Given the film's richly textural feel, Wilkinson and his team took great pains to find the right fabrics. "We explored traditional plant-based fibers and home-woven textiles - but we also worked with some amazing textile artists to kind of create new fabrics," he explains.

For Noah, Wilkinson wanted a look that changes as he goes from a vibrant, longhaired young father, to the streamlined silhouette and shaved head befitting a man on a mission. Later, Noah wears heavier clothes to shield him from the clammy air inside the Ark -- and as his burden takes its toll, he becomes increasingly disheveled. "His costumes are really quite thread-bare at that stage, his hair's all grown out," Wilkinson describes.

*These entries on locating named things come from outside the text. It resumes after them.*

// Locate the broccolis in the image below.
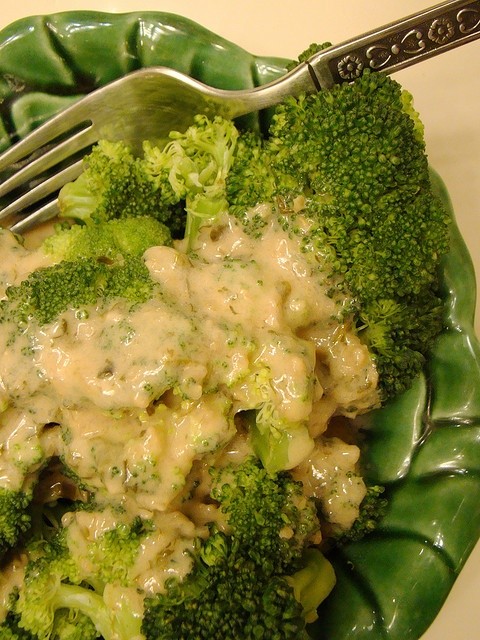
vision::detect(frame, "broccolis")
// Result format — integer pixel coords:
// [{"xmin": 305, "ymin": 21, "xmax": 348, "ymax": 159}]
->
[{"xmin": 1, "ymin": 43, "xmax": 452, "ymax": 640}]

Unlike Noah, Tubal-cain wears an elaborate costume of leather and metallic armor, a weapon always within reach. "He's the fierce, intimidating warrior, so he has a long cape and all of his armor and fabrics are very foreign to Noah and his family," says Wilkinson.

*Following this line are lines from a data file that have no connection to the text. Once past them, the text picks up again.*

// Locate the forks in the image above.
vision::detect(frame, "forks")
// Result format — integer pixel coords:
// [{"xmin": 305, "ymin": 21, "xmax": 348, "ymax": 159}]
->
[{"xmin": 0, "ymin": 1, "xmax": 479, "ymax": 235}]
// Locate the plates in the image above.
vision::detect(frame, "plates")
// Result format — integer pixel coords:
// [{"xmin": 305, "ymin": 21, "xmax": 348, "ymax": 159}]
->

Winstone spent hours in the make-up chair each day with Adrien Morot, who gave Tubal-cain his battle scars and train of hair that reaches almost to the ground. Adding to Tubal-cain's fearsome look is a shock of bright yellow at the end of his long locks. "It's a sulfurous color which reflects the tzohar, the fuel that they use for fire," explains Wilkinson.

While Noah and his family wear earth tones, Wilkinson added touches of aubergine and finer textures to Naameh's wardrobe, echoing the description of a virtuous wife in purple in Proverbs 31. "For Naameh, we used China silks fused onto stretch fabrics, then sanded away and cracked to give a beautiful organic texture," he explains.

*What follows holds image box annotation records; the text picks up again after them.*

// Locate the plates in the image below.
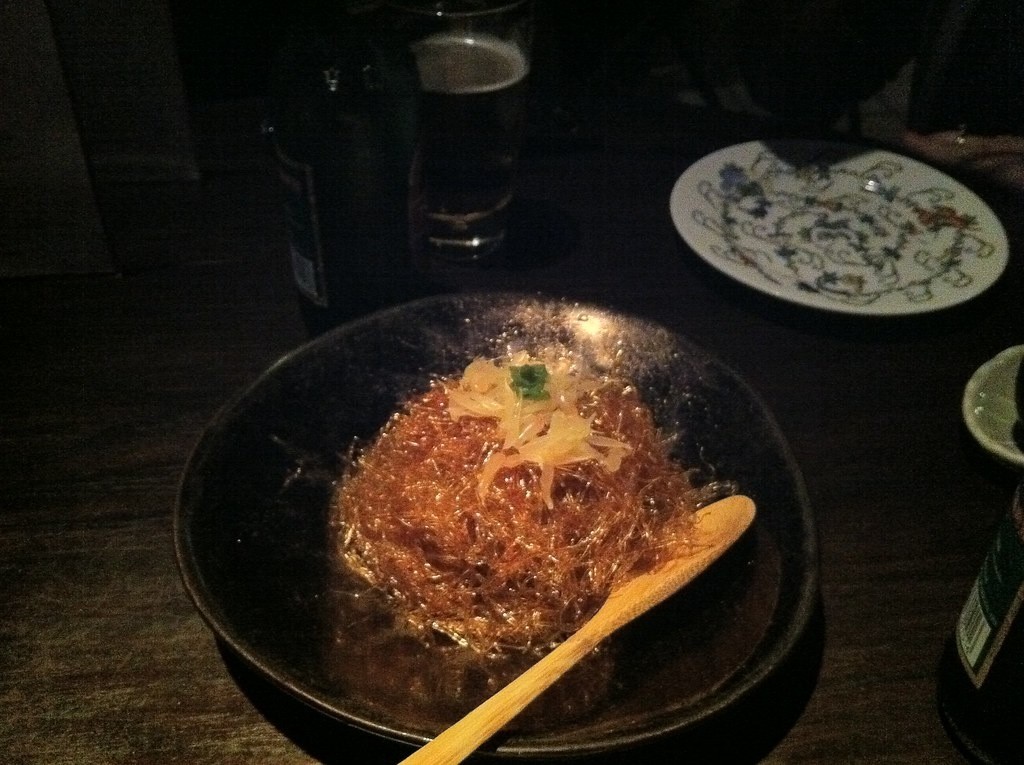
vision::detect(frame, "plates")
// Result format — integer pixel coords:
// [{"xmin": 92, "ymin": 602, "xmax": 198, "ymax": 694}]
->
[
  {"xmin": 172, "ymin": 290, "xmax": 820, "ymax": 754},
  {"xmin": 669, "ymin": 137, "xmax": 1008, "ymax": 315},
  {"xmin": 962, "ymin": 345, "xmax": 1024, "ymax": 467}
]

The costume challenges went far beyond the main cast. "We had about 400 extras to think about, and we had to create each of their costumes pretty much from scratch," says Wilkinson. "Some of it was done in New York, and some of it was done in Morocco, where for example we had 400 pairs of shoes and boots made for us, weaving together many interesting textures and fabrics. So it was a huge event."

The words "huge event" could summarize the entire production, but there were also sudden moments of simple, life-affirming grace that underlined the meaning of it all. Singer/songwriter Patti Smith, who contributes the film's lullaby, recalls one extraordinary day when she was visiting the set in Iceland for inspiration. It came suddenly and startlingly.

"I was standing there at base camp, and it was raining for a little while, and then the sun came out, and I thought, 'oh wouldn't it be something if there was a real rainbow,'" she says, musing on the rainbow that appears in Genesis, symbolizing the unbreakable covenant between Noah and God. "And suddenly, as I was standing there, there did come a rainbow. Then I felt someone tap me on the shoulder, and I turned around and it was Russell Crowe - and I thought this is a beautiful sign that this is going to be a powerful film."